----- RAW DATA -----

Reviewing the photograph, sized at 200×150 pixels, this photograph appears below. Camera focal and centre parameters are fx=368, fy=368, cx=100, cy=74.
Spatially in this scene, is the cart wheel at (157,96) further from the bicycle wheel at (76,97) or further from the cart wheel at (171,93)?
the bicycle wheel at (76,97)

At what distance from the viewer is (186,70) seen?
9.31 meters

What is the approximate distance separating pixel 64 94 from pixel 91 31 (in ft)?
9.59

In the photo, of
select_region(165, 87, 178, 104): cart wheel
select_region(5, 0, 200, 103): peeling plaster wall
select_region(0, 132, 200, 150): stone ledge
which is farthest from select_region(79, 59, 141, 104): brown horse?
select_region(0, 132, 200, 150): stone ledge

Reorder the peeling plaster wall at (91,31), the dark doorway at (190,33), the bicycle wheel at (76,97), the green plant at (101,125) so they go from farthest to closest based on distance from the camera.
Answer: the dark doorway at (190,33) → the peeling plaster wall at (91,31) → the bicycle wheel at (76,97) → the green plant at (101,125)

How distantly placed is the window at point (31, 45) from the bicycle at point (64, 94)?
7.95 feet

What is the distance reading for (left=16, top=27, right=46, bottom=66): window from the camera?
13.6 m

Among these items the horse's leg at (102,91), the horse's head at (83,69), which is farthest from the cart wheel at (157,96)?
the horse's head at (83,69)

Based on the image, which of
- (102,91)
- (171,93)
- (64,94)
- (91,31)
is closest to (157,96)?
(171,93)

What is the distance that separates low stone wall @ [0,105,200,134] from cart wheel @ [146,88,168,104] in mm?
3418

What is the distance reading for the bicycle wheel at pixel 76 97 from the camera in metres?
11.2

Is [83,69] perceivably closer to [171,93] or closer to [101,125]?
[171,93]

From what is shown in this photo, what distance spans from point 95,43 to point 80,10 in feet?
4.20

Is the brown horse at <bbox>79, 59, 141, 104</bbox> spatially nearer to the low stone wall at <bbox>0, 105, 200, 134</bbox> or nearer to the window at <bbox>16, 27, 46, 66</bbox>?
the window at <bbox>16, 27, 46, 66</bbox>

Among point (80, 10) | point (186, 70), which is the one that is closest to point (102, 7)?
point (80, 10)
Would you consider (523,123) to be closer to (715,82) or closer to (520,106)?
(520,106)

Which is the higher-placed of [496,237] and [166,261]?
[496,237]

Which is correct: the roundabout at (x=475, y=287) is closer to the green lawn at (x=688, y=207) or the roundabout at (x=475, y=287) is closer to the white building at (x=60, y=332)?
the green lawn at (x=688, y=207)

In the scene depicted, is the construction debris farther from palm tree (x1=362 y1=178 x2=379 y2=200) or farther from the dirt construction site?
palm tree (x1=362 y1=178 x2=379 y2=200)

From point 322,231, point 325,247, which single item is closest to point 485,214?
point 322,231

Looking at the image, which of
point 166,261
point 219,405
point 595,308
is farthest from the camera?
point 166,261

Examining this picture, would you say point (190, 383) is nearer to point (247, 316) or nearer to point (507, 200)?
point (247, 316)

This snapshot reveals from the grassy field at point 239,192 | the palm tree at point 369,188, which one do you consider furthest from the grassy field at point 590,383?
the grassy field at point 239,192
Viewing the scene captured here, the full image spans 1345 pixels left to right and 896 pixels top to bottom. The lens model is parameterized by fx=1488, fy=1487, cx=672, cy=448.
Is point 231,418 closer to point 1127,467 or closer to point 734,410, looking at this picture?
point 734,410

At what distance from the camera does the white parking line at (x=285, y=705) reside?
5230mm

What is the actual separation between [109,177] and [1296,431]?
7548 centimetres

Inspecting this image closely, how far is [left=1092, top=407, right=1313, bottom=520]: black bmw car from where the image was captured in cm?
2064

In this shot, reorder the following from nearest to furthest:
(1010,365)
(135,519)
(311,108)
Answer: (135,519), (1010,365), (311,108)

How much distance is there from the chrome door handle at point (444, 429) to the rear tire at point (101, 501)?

-----

### WHAT IS NEEDED:
Reproduce every item above verbatim, in its original order.

### WRITTEN REPLY:
Reviewing the photograph, sized at 200×150 pixels, this photograph appears below. Camera focal and centre parameters are fx=368, fy=368, cx=100, cy=74.
Spatially in this scene, is the cart wheel at (157,96) further from the bicycle wheel at (76,97) or further from the cart wheel at (171,93)?
the bicycle wheel at (76,97)

At what distance from the viewer is (186,70) seen?
9.31 meters

What is the approximate distance separating pixel 64 94 from pixel 91 31 (in ft)?
9.59

In the photo, of
select_region(165, 87, 178, 104): cart wheel
select_region(5, 0, 200, 103): peeling plaster wall
select_region(0, 132, 200, 150): stone ledge
which is farthest from select_region(79, 59, 141, 104): brown horse?
select_region(0, 132, 200, 150): stone ledge

Reorder the peeling plaster wall at (91,31), the dark doorway at (190,33), the bicycle wheel at (76,97), the green plant at (101,125) so they go from farthest to closest based on distance from the camera.
Answer: the dark doorway at (190,33) → the peeling plaster wall at (91,31) → the bicycle wheel at (76,97) → the green plant at (101,125)

How distantly placed is the window at point (31, 45) from the bicycle at point (64, 94)?
7.95 feet

What is the distance reading for (left=16, top=27, right=46, bottom=66): window from the camera?
13.6 m

Among these items the horse's leg at (102,91), the horse's head at (83,69), which is farthest from the cart wheel at (157,96)?
the horse's head at (83,69)

Based on the image, which of
- (102,91)
- (171,93)
- (64,94)
- (91,31)
is closest to (157,96)?
(171,93)

What is the distance that separates low stone wall @ [0,105,200,134] from cart wheel @ [146,88,168,104] in mm?
3418

What is the distance reading for the bicycle wheel at pixel 76 97 from the camera in metres?
11.2

Is [83,69] perceivably closer to [171,93] or closer to [101,125]?
[171,93]

From what is shown in this photo, what distance spans from point 95,43 to point 80,10 in feet?
4.20

Is the brown horse at <bbox>79, 59, 141, 104</bbox> spatially nearer to the low stone wall at <bbox>0, 105, 200, 134</bbox> or nearer to the window at <bbox>16, 27, 46, 66</bbox>?
the window at <bbox>16, 27, 46, 66</bbox>

Among point (80, 10) | point (186, 70), which is the one that is closest to point (102, 7)?
point (80, 10)
Would you consider (523,123) to be closer to (715,82) or closer to (520,106)?
(520,106)

Which is the higher-placed of [496,237] and [166,261]?
[496,237]

Which is correct: the roundabout at (x=475, y=287) is closer to the green lawn at (x=688, y=207) or the roundabout at (x=475, y=287) is closer to the white building at (x=60, y=332)?
the green lawn at (x=688, y=207)

In the scene depicted, is the construction debris farther from palm tree (x1=362 y1=178 x2=379 y2=200) or farther from the dirt construction site?
palm tree (x1=362 y1=178 x2=379 y2=200)

From point 322,231, point 325,247, which single item is closest to point 485,214?
point 322,231

Looking at the image, which of
point 166,261
point 219,405
point 595,308
is farthest from the camera?
point 166,261

Examining this picture, would you say point (190, 383) is nearer to point (247, 316) or nearer to point (507, 200)?
point (247, 316)

This snapshot reveals from the grassy field at point 239,192 | the palm tree at point 369,188, which one do you consider furthest from the grassy field at point 590,383?
the grassy field at point 239,192
Viewing the scene captured here, the full image spans 1345 pixels left to right and 896 pixels top to bottom. The lens model is parameterized by fx=1488, fy=1487, cx=672, cy=448.
Is point 231,418 closer to point 1127,467 or closer to point 734,410, looking at this picture?
point 734,410

At what distance from the camera does the white parking line at (x=285, y=705) reside?
5230mm

What is the actual separation between [109,177] and [1296,431]?
7548 centimetres

Inspecting this image closely, how far is [left=1092, top=407, right=1313, bottom=520]: black bmw car from where the image was captured in cm?
2064

In this shot, reorder the following from nearest to furthest:
(1010,365)
(135,519)
(311,108)
Answer: (135,519), (1010,365), (311,108)

How much distance is there from the chrome door handle at point (444, 429) to the rear tire at point (101, 501)?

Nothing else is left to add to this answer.